◆ About this task
Repeat exactly the lines of the records below, starting at the line containing "JANBIYA - BLACK HOODIE" and ending at the line containing "SUPERGIRL👉Artgerm Art👉17 Co-Star". Leave the pictures out.

◆ Records for the exercise

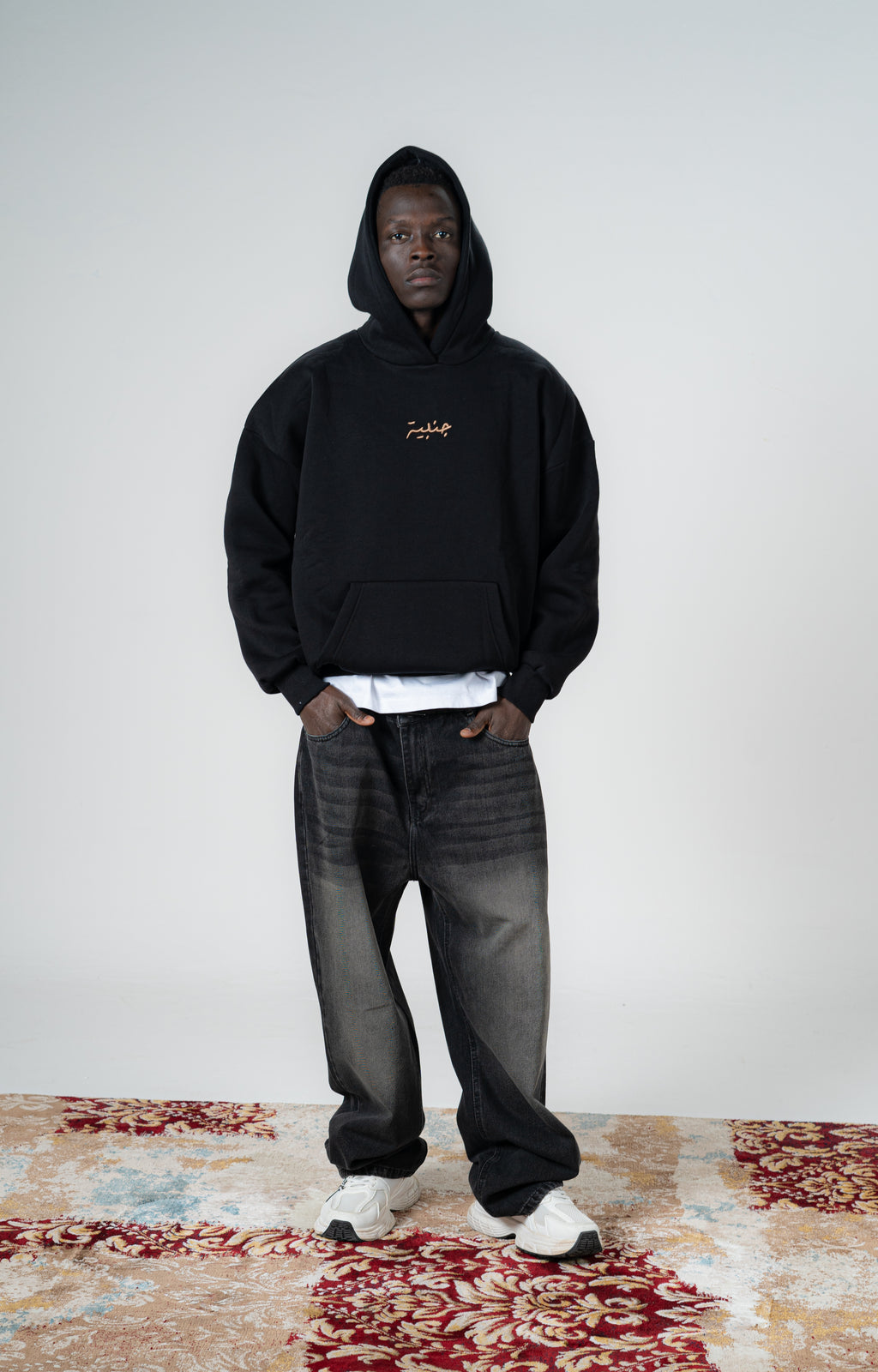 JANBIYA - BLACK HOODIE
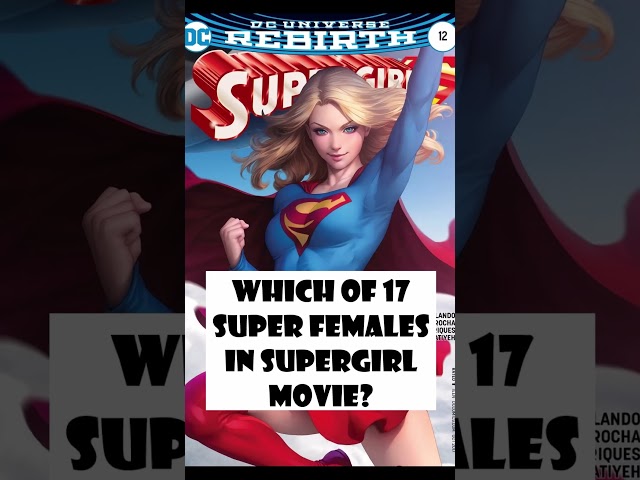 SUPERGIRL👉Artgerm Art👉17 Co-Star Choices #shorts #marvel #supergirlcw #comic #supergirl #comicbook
---
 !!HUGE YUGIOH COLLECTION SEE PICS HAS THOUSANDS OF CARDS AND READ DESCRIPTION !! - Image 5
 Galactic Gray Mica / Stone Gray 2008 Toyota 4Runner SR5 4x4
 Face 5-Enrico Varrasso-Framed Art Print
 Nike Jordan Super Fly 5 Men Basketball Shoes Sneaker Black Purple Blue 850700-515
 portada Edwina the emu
...
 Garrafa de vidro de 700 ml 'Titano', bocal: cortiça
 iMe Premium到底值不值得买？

◆ Result of this task
 JANBIYA - BLACK HOODIE
 SUPERGIRL👉Artgerm Art👉17 Co-Star Choices #shorts #marvel #supergirlcw #comic #supergirl #comicbook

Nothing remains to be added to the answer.